WHAT YOU WILL DO:
(A) Copy the part of the Senate debate transcript that opens with the words containing "Photo of Julian" and closes with "financial market turmoil.", reproducing it without any change.
(B) Report how many lines of the records contain the string "distance", giving only the number.

TEXT PASSAGE:
Senate debates

Thursday, 13 March 2008

Budget 2008-09

4:19 pm

Photo of Julian McGauranJulian McGauran (Victoria, National Party) Share this | Hansard source

I will quote from the Financial Review, because it is important to do so. I do not wish to quote big slabs of it, but it is poignant. It is poignant because it goes to the fact that the issue goes deeper than what Mr Rudd has just flicked off in saying that ‘international volatility’ is causing this. No. Read the actual results of the surveys and you will realise it certainly goes deeper than that. It is in fact a comment on the ability of this government to run the economy. To quote certain paragraphs:

Consumer confidence has plunged to its lowest point in almost 15 years amid signs the economy is slowing under the weight of successive interest rate increases and the effects of global financial market turmoil.

…            …            …

The Westpac-Melbourne Institute index of consumer sentiment has plummeted more than 21 per cent in the past three months—

three months of the Rudd government, precisely—

to record its sharpest quarterly fall on record, a development that follows softer retail sales and signs that growth in employment, forward orders and profits are moderating.

TASK DATA:

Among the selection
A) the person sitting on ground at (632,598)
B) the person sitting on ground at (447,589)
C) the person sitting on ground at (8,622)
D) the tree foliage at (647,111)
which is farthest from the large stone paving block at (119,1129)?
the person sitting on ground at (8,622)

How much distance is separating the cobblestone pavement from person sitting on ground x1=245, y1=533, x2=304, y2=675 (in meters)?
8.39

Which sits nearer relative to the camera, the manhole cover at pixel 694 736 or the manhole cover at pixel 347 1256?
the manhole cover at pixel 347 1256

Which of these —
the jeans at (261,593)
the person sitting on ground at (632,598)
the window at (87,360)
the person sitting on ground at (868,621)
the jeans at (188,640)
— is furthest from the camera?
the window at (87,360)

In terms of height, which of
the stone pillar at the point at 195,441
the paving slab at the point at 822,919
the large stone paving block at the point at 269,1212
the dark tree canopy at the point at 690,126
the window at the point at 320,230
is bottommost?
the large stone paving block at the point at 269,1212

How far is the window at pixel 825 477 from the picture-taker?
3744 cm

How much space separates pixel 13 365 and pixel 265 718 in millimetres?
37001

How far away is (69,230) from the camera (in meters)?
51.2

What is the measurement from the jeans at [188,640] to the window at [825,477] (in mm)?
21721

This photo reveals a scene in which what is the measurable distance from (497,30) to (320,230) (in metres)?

THE SOLUTIONS:
(A)
Photo of Julian McGauranJulian McGauran (Victoria, National Party) Share this | Hansard source

I will quote from the Financial Review, because it is important to do so. I do not wish to quote big slabs of it, but it is poignant. It is poignant because it goes to the fact that the issue goes deeper than what Mr Rudd has just flicked off in saying that ‘international volatility’ is causing this. No. Read the actual results of the surveys and you will realise it certainly goes deeper than that. It is in fact a comment on the ability of this government to run the economy. To quote certain paragraphs:

Consumer confidence has plunged to its lowest point in almost 15 years amid signs the economy is slowing under the weight of successive interest rate increases and the effects of global financial market turmoil.

(B) 2